During revision, students quickly go through Class 8 Maths Extra Questions Part 2 Chapter 1 Fractions in Disguise Class 8 Extra Questions with Answers for clarity.
Class 8 Fractions in Disguise Extra Questions
Class 8 Maths Chapter 1 Fractions in Disguise Extra Questions
Fractions in Disguise Extra Questions Class 8
Question 1.
Find:
(a) 30% of 500 apples
(b) 6\(\frac {1}{4}\)% of ₹ 160
Solution:
(a) 30% of 500 apples = \(\frac {30}{100}\) × 500 = 150 apples
(b) 6\(\frac {1}{4}\)% of ₹ 160 = \(\frac{25}{4 \times 100} \times 160\) = ₹ 10
Question 2.
A football team won 12 matches out of the total number of matches they played. If their win percentage was 60, how many matches did they play in all?
Solution:
Let the total number of matches played be Q.
Here, 60% of Q = 12 matches
⇒ \(\frac {60}{100}\) × Q = 12
⇒ Q = \(\frac{12 \times 100}{60}\) = 20
Thus, the team played 20 matches in all.
Question 3.
An Android handset, when launched, was sold for ₹ 48,000. After six months, it was sold for ₹ 45,600. Determine the percentage reduction in the price of the mobile phone.
Solution:
The initial price of the handset = ₹ 48,000
The price of the handset after six months = ₹ 45,600
Reduction in the price of the mobile phone = ₹ 48,000 – ₹ 45,600 = ₹ 2400
Percentage decrease in price = \(\left(\frac{\text { Decrease in price }}{\text { Initial price }} \times 100\right) \%\)
= \(\left(\frac{2400}{48000} \times 100\right) \%\)
= 5%
Question 4.
By selling a jacket for ₹ 1600, Seema incurred a loss of 20%. At what price should she sell the jacket to gain 10%?
Solution:
SP of the jacket = ₹ 1600
Percentage of loss = 20%
Therefore, its CP = \(\left(\frac{100}{100-\mathrm{L} \%}\right) \times \mathrm{SP}\)

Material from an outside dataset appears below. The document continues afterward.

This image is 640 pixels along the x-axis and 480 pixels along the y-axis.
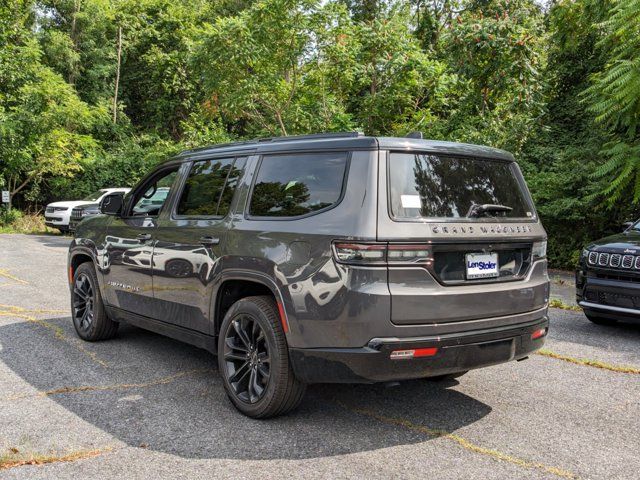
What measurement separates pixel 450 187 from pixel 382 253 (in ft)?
2.48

= \(\left(\frac{100}{100-20}\right) \times ₹ 1600\)
= \(\frac {100}{80}\) × ₹ 1600
= ₹ 2000
Now, if percentage of gain = 10%, then
SP = \(\left(\frac{100+\mathrm{P} \%}{100}\right) \times \mathrm{CP}\)
= \(\left(\frac{100+10}{100}\right) \times ₹ 2000\)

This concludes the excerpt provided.